Instructions:
1. In the crawling and sync notes, how many objects does the connector list per page by default?
2. Using the crawling and sync notes, list every step the connector carries out on each sync.

Passage for review:

Crawling and sync behavior

Initial full crawl

On each sync, the connector:

  1. Resolves target buckets from the configured AWS Buckets list or *.

  2. Determines each bucket’s AWS region and uses a regional S3 client.

  3. Lists objects in pages (default 100 per page) without loading entire buckets into memory.

  4. For every object, indexes metadata (key, bucket, size, timestamps, URL, etc.).

  5. For supported file types and sizes, downloads the object and runs text extraction so body is searchable.

Incremental updates

Item

Current behavior

Incremental sync

Not supported. The connector does not implement cursor- or event-based incremental listing.

Why

S3 list APIs do not support efficient “changed since” queries across a whole bucket without scanning keys.

Expected latency

Time from an upload to appearance in search depends on sync schedule, bucket size, and extraction load. Under normal conditions, expect updates after the next successful full sync, not in real time.

Given data:

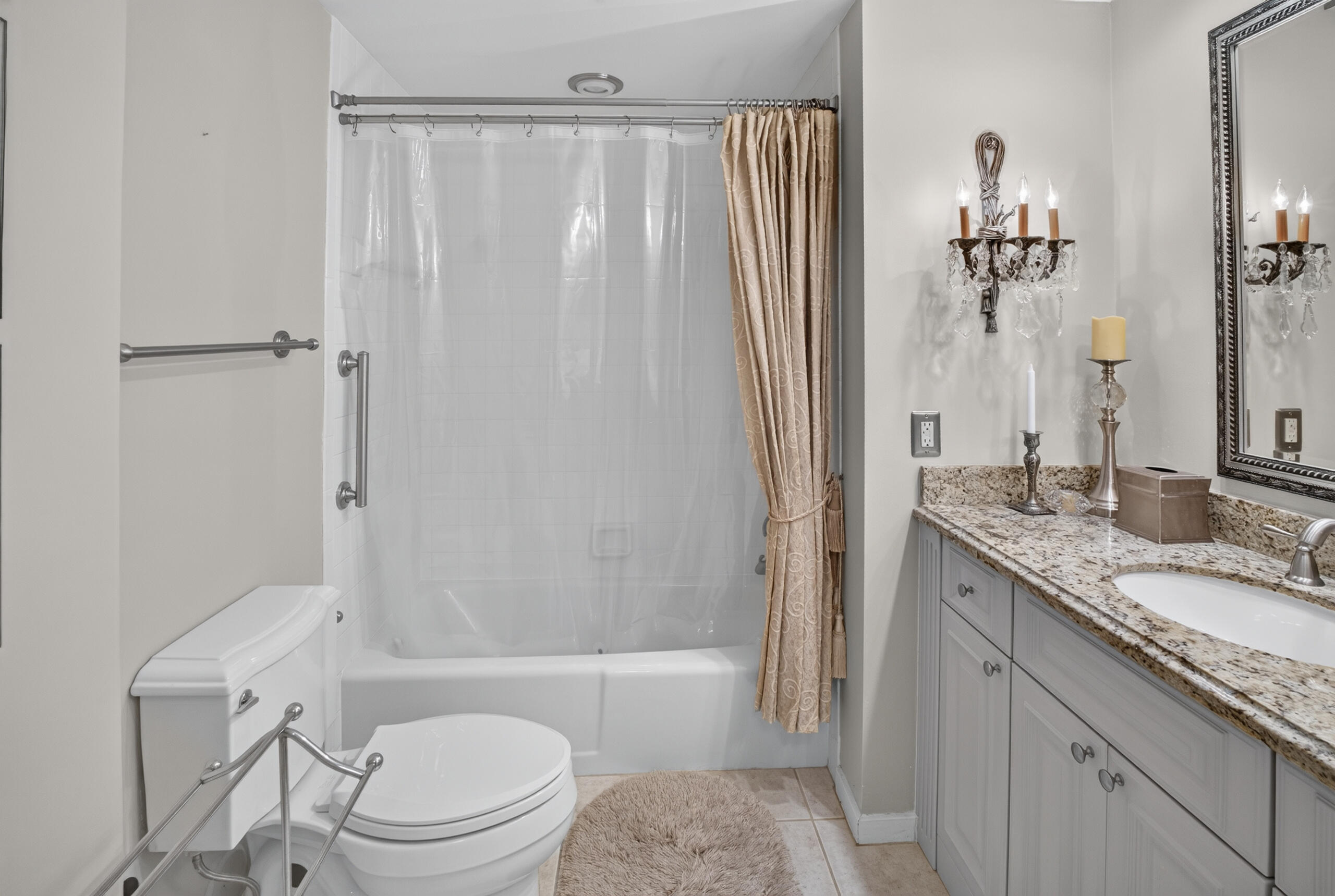 11370 Twelve Oaks #111, North Palm Beach FL 33408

Solutions to the problems:
1. 100 objects per page.

2.
1. Resolves target buckets from the configured AWS Buckets list or *.
2. Determines each bucket's AWS region and uses a regional S3 client.
3. Lists objects in pages (default 100 per page) without loading entire buckets into memory.
4. Indexes metadata for every object (key, bucket, size, timestamps, URL, etc.).
5. For supported file types and sizes, downloads the object and runs text extraction so the body is searchable.